Chromosomes provide a backbone to which genes attached. This backbone is sugar-phosphate substance called Deoxyribonucleic Acid (DNA). This was discovered in the first half of the twentieth century. Identifying genes on chromosomes is an ongoing activity in genetic research today. A more difficult ongoing research activity is identifying the functions associated with each chromosome. The role of chromosomes is an ongoing research activity.
So, how do we get XX or XY? The embryo development starts without gender recognition and proceeds on a default mode of X X. During embryo development, if the sperm provided a Y-chromosome, a gene called sex determining region Y (SRY) signals for a gonad hormone to create testosterone thus creating a male. If the sperm provides an X-chromosome, the default mode continues and signals for the gonad hormone to proceed to create estrogen thus creating a female.
Abnormalities can occur in cell division during embryogenesis that results in either X, XXY or XXXY. Thus, if the sperm provided both X and Y, one would be recessive (not dominate-inactive). If the Y-chromosome were inactive, it would be unable to generate the SRY gene on the Y-chromosomes, thereby leaving a female with an inactive Y-chromosome…likewise for a second X in males. Could such abnormalities be an influence of gender preference later in life?
Familial AD refers to inheritance of risk gene and/or alleles. Early Onset of Alzheimer Disease (EOAD) (about age 35) has two genes identified as risk factors. These genes are Presenilin 1 that is located on Chromosome 14 and Presenilin 2 located on Chromosome 1. Late Onset Alzheimer’s Disease (LOAD) (symptoms begin showing age 65 and over). LOAD has identified a mutation in the Amyloid Precursor protein gene (APP) as a risk factor, along with the Apolipoprotein E gene (ApoE) as a risk factor due to a dominate E4 allele that is located on Chromosome 19. An allele is one of alternative forms of the same gene from either a parent or a mutation.

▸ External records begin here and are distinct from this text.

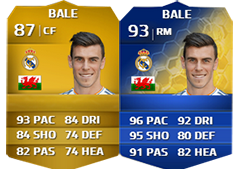 FIFA 14 Ultimate Team Liga BBVA TOTS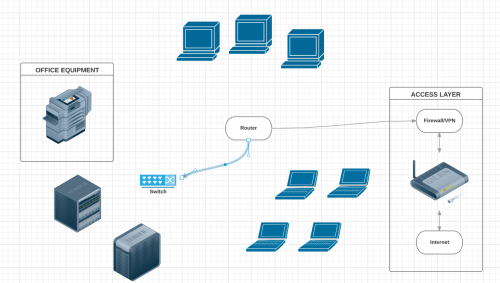 small resolution of name the items in your network diagram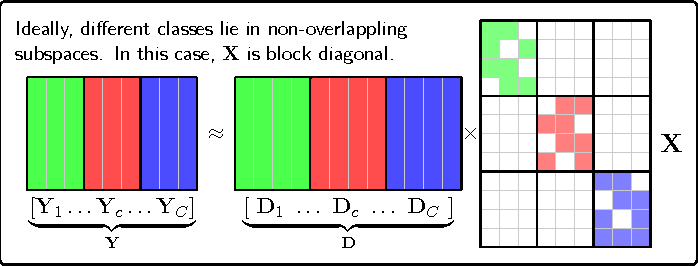 Figure 1 for Fast Low-rank Shared Dictionary Learning for Image Classification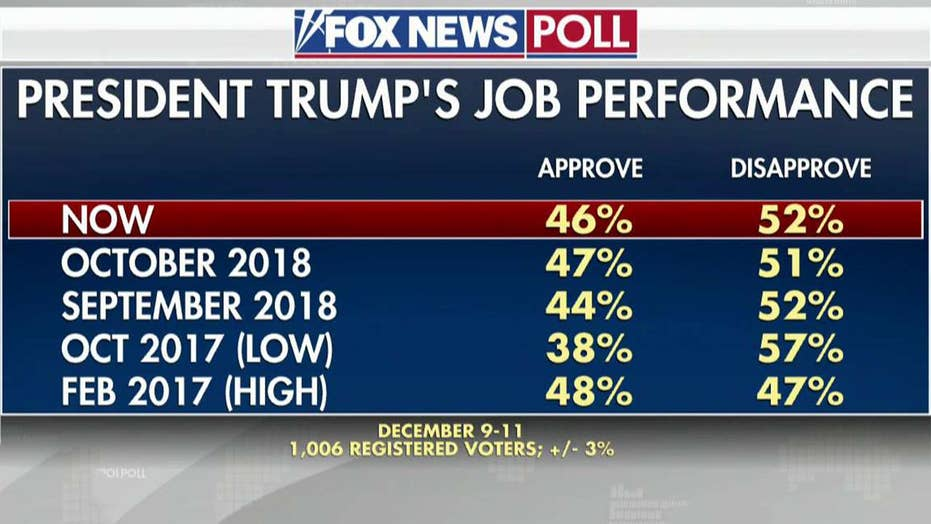 Fox News Poll: 46 percent approve of Trump's performance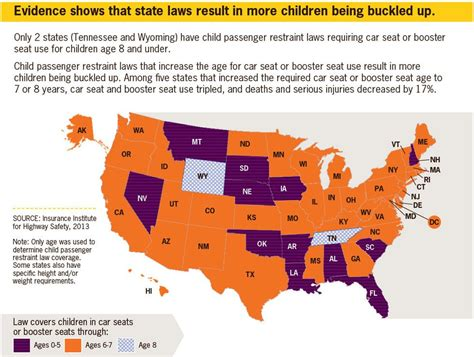 Booster Seat Laws Pa 2017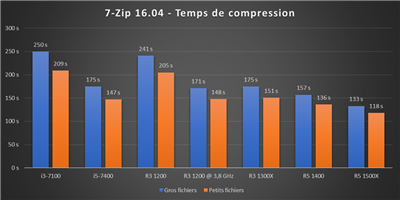 Ryzen 3 @ 3,8 GHz - 7-Zip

ApoE gene allele E4 is a high risk for LOAD. ApoE gene has an allele option of E2, E3, or E4. If the father has E2/E3 and the mother has E3/E4, then the embryo possibilities are E2/E3, E2/E4, E3/E3, or E3/E4. Therefore, a 50 percent chance of E4 is possible. If the embryo receives E2-E4, then it becomes a question of which allele is dominant? If E2 is dominant over E4, AD may not occur even with the E4 risk allele. However, if the E4 is dominate, then risks of AD increase. For the embryo with E2/E4 where the E4 is not dominant, that E4 allele still could pass to the next generation, where it could become dominant.